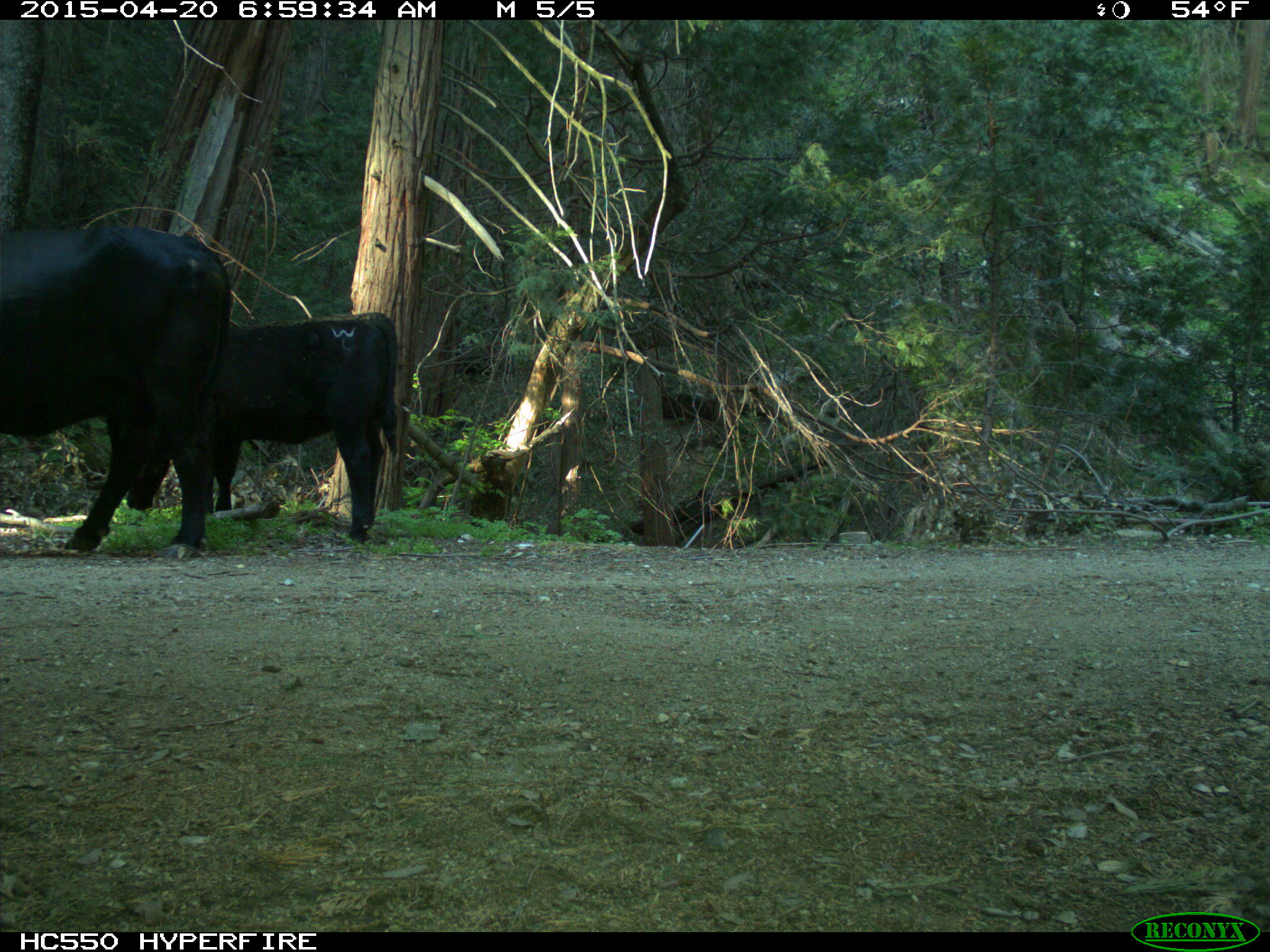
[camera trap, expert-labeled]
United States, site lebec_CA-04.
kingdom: Animalia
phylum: Chordata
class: Mammalia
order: Artiodactyla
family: Bovidae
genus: Bos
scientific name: Bos taurus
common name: domestic cow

BRIEF ::
Give the lines exactly as they stand, from the line with "class: Mammalia" through the end of the material.

RESULT ::
class: Mammalia
order: Artiodactyla
family: Bovidae
genus: Bos
scientific name: Bos taurus
common name: domestic cow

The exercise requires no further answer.